- GIVEN INSTRUCTION: Using the entries below, transcribe exactly the line containing "Which item among" and each line that follows it to the end.
** Start DATA TO PROCESS **
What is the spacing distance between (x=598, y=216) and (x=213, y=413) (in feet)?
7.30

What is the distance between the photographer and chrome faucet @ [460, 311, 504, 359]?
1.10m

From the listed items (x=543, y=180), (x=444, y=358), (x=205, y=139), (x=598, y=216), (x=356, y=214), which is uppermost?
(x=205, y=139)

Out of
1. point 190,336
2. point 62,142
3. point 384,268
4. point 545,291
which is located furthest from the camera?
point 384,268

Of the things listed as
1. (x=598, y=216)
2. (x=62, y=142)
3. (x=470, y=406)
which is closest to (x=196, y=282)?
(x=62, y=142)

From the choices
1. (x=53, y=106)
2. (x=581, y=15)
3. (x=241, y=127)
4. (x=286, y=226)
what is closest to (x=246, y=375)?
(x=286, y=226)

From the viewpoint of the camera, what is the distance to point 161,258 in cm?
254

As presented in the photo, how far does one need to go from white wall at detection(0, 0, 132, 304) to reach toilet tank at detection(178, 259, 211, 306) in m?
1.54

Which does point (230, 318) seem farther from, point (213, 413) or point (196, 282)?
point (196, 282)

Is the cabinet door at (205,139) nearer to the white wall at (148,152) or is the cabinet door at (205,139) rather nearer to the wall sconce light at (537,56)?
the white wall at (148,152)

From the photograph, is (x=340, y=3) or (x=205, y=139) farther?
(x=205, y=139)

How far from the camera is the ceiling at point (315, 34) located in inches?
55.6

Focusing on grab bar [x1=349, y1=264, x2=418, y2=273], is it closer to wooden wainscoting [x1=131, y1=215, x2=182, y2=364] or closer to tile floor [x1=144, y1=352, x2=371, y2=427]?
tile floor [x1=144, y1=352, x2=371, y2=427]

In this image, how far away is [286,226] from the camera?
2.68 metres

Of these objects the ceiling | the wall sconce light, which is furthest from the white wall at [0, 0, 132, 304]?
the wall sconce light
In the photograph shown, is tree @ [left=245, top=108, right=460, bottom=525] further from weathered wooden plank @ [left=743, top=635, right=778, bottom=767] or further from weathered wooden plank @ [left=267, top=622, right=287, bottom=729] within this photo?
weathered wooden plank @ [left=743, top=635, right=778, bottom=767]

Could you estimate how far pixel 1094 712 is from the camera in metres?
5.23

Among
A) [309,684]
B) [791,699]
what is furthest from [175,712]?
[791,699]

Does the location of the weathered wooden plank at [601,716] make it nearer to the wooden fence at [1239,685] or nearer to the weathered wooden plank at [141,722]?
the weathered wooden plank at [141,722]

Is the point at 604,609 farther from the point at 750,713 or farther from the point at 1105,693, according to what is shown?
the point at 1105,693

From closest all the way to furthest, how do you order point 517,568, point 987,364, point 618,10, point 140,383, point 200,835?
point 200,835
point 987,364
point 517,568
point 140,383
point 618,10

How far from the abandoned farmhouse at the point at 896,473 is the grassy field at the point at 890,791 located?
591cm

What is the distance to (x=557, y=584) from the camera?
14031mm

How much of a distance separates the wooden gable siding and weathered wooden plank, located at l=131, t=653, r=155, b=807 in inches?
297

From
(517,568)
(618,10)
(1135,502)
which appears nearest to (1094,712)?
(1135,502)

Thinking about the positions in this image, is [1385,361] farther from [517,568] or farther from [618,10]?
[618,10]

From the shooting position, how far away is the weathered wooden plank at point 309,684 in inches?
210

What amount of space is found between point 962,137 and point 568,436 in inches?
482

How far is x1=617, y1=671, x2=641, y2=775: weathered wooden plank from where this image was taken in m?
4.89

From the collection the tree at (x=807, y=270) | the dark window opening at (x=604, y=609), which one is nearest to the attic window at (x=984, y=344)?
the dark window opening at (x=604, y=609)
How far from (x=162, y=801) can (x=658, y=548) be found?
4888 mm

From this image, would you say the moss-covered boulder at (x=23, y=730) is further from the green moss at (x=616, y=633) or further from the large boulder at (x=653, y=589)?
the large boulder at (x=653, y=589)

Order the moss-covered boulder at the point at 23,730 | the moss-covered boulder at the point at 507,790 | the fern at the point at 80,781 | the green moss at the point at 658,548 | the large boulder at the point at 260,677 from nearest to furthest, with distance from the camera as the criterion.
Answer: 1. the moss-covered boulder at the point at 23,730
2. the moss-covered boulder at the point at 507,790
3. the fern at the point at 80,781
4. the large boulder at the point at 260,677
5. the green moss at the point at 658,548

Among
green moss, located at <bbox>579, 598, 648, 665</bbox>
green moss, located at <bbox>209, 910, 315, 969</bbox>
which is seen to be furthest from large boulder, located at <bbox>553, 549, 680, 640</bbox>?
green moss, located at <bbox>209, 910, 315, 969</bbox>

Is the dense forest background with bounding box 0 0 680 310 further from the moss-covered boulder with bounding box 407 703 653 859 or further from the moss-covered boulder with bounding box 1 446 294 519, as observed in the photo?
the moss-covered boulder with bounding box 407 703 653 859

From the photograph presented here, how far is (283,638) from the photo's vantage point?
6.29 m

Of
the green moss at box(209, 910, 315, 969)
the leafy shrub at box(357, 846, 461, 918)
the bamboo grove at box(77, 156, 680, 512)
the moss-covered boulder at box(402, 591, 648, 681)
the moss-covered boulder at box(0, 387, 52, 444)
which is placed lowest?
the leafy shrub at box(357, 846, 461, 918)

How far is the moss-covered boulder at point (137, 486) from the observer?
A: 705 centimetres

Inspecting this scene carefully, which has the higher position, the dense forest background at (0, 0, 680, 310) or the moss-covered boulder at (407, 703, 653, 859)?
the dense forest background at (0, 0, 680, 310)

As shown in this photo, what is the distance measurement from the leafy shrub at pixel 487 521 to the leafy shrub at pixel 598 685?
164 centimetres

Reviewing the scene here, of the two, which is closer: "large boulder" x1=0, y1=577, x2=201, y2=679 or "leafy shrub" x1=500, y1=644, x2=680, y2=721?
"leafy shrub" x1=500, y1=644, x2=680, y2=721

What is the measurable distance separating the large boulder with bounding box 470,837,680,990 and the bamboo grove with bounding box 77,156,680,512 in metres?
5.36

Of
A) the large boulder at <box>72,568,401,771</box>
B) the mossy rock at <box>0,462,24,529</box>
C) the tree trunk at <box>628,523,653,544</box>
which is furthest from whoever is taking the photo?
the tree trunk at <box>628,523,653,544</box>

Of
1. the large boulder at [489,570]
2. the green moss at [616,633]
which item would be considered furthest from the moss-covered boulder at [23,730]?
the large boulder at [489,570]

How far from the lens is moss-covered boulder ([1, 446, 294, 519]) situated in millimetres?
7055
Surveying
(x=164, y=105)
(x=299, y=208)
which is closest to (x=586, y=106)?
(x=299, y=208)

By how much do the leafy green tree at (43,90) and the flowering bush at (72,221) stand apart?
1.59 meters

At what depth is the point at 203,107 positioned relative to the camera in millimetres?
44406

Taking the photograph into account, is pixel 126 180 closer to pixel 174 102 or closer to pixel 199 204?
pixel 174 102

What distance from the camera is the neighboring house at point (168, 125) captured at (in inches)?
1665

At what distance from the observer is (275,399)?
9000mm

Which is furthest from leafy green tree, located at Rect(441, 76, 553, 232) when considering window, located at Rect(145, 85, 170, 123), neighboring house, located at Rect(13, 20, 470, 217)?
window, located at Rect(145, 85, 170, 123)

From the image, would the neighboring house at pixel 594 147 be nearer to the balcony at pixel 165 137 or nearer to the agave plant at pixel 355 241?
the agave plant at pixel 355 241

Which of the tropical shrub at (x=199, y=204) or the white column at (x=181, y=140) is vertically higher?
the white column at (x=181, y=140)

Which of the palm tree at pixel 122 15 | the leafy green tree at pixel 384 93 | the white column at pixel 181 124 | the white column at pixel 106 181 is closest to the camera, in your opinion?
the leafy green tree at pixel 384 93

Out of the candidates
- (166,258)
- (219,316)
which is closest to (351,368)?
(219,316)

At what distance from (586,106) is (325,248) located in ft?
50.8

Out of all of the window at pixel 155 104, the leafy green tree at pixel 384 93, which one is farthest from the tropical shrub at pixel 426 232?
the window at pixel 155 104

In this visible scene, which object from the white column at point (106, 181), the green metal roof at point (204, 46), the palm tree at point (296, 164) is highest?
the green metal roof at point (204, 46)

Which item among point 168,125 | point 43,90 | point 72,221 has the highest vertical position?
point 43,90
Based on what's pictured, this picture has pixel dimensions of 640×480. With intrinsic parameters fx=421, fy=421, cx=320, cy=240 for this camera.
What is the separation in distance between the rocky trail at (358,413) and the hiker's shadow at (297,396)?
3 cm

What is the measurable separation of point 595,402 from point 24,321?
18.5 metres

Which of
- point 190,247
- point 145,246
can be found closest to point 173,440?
** End DATA TO PROCESS **
- CORRECT RESPONSE:
Which item among point 168,125 | point 43,90 | point 72,221 has the highest vertical position?
point 43,90
Based on what's pictured, this picture has pixel dimensions of 640×480. With intrinsic parameters fx=421, fy=421, cx=320, cy=240 for this camera.
What is the separation in distance between the rocky trail at (358,413) and the hiker's shadow at (297,396)?
3 cm

What is the measurable separation of point 595,402 from point 24,321?
18.5 metres

Which of
- point 190,247
- point 145,246
can be found closest to point 173,440?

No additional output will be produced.